Knowing what dance style works for you is like buying a car. You have to get in and drive it for a while. There are a couple things you can do before you decide to take a tango lesson.

Watch YouTube vids. You can even use the video links we provided (above) then browse the related links YouTube provides.

Watch a class at our studio. Just visit our schedule page and you will see folks from all different walks of life in our classes.

So how can Tango Burnaby help you to learn Tango?

Ours is a tango dance school that starts you with  Salon styles to help you feel comfortable at the clubs whatever music they play. Our higher levels explore the Nuevo and Neo as well. We understand that when beginners are learning tango dance steps you need the fundamentals to get moving and gain confidence to go to the clubs. We also know that beginners and experienced dancers will encounter some challenges and we are here to help you overcome them and build on your successes as you progress. After all, we were beginners once to and we’ve been there.

We start with balanced classes meaning that we don’t have twenty guys and five girls (for example). You will get to dance with lots of different people or, if you came with a partner and don’t want to rotate, no problem. Rotating partners is one of the best learning tools to help you build confidence faster, just saying. Our courses are structured so that each lesson picks up from the previous thus making sense. We also provide plenty of review and repetition so you don’t have to worry if you miss a class. Our class sizes are small to medium so you don’t feel lost in a crowd. We also have practice time with tango teachers on hand for fine tuning. Basically we are there every step of the way (pardon the pun) to help you build confidence to go out to the clubs.
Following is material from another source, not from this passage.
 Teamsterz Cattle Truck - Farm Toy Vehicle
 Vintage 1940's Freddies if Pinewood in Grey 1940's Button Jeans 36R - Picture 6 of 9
click here for course schedule

Course Descriptions.

Beginner:

Gets you started with fundamentals in movement to help you move easily through the walk ( caminata) . Then we help you move together with a partner and learn how to avoid stepping on each other’s feet (students really like this). From there you will learn syncopation’s, turns,  ochos, giros, musicality (  classic music), dance etiquette and how to ensure your partner enjoys dancing with you.

Intermedaite Level
covers the back Ocho, the cross, contra body position, shifting from back to forward ocho, gancho, refined walking with syncopation’s, barridas, musicality.

tracking (lanes), sacadas, checks from the cross, Technique for pivots , musicality, molinete and boleo.